Short short version: St Paul lost a recent appellate ruling in a legal battle w/ Clear Channel over a city ban on billboard extensions. The nonprofit groups Scenic Minnesota and Scenic Saint Paul are behind the initiative to ban the extensions.


Headline: Efforts on track to preserve Selby Ave. streetcar tunnel
Reporter: Jane McClure

Short short version: A group's quest to “commemorate” the [completely awesome -Ed.] Selby Avenue streetcar tunnel took a step forward then the local planning council agreed to team up to request money. The tunnel fans want to up a plaque near the entrance.


Headline: St Paul finds regulations on sidewalk cafes come up short
Reporter: Jane McClure

Short short version: Because there are lots more sidewalk cafes than there used to be, the City Council adopted an ordinance to better control where they can and cannot exist and/or serve booze. Sidewalk cafes must now be “compact and contiguous”, and must allow for space for peds to pass by. Includes gripe from Councilmember Thune about how people with wheelchairs or walkers don't have room to pass by. [I wonder which particular cafe he's thinking of? -Ed.]

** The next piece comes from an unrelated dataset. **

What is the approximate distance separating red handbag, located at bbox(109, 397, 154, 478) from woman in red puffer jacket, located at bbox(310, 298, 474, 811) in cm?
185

Headline: Historic Uppertown; Preservation status may be in store for West End district
Reporter: Jane McClure

Short short version: Non-profit Histroric Saint Paul and the MHS are looking at whether or not to designate “Uppertown” [the area right at the bottom end of the High Bridge. -Ed.] should be a historic district, It seems they are basically doing a survey of the neighborhood (along w/ Frogtown and Payne/Phalen) to see whether or not many of the homes and buildings are old and/or historic.


Headline: Light-rail rezoning raises red flags for property owners
Reporter: Jane McClure

Short short version: It seems lots of people don't like the new “dense, mixed-use, pedestrian oriented” development zoning changes going in along the light rail route. [At least, it seems that business owners and “tenants and advocacy groups” are attending meetings to complain. -Ed.] A lot of the zoning changes involves the TN zoning category, which will allow for mixed-use development and taller [perhaps up to 12-story in places] buildings. Singled out as being particularly sqeaky wheels: the St Paul Port Authority [they of the ultra-low density strip-mall developments along the West End of University Avenue. -Ed.], the St Paul Federal Credit Union, and long-time citizen of note [and very well-named] Metric Giles. Article buries quote from Episcopal Homes CEO, who likes the change.


* The hardest working woman in local journalism.